• Excerpt provided:
────────────────

Skip to main content

PubMedIntegration

What it is

A PubMed (NCBI E-utilities) integration that:

  • Searches PubMed within a date range (splitting windows to avoid the 9,999 record cap).
  • Retrieves paper summaries via esummary.
  • Downloads PubMed Central PDFs by PMCID.

It includes caching for fetched IDs and per-PMID summaries, and rate-limits outbound API calls.

Public API

PubMedAPIConfiguration

Dataclass configuration for the integration.

  • base_url: str — E-utilities base URL (default https://eutils.ncbi.nlm.nih.gov/entrez/eutils)
  • api_key: Optional[str] — NCBI API key (optional)
  • retmax: int — default max records for simple searches (not directly used in search_date_range)
  • timeout: int — HTTP timeout seconds
  • page_size: int — page size for paginated esearch requests (default 200)

PubMedIntegration(configuration: PubMedAPIConfiguration)

Main integration class.

search_date_range(query, *, start_date, end_date=None, sort=None, max_results=None) -> List[PubMedPaperSummary]

Search PubMed over an inclusive date range and return a list of PubMedPaperSummary.

  • Splits the date window if an esearch count exceeds 9,999.
  • Deduplicates PMIDs while preserving order.
  • end_date defaults to today.
  • max_results caps total returned across the whole range.

Raises:

  • IntegrationConnectionError for invalid date formats or PubMed API errors.

download_pubmed_central_pdf(pmcid: str) -> BinaryIO

Download a PubMed Central PDF for a given PMCID.

  • Returns a BinaryIO (wraps bytes in io.BytesIO).

────────────────

• Source material:
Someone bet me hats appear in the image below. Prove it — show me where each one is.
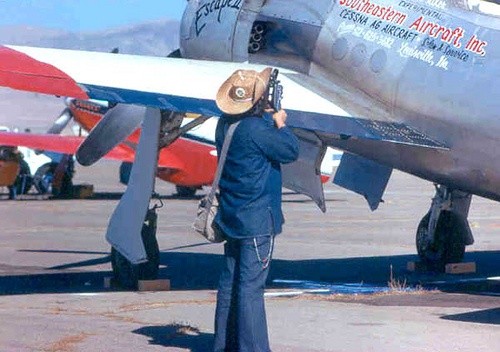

────────────────

• Exercise aim:
Using the PubMed integration documentation, answer:
1. What is the default page_size for paginated esearch requests?
2. What does end_date default to in search_date_range?
3. What type does download_pubmed_central_pdf return?
The data has no connection to the PubMed integration documentation.

• Solution:
1. 200
2. Today
3. BinaryIO (bytes wrapped in io.BytesIO)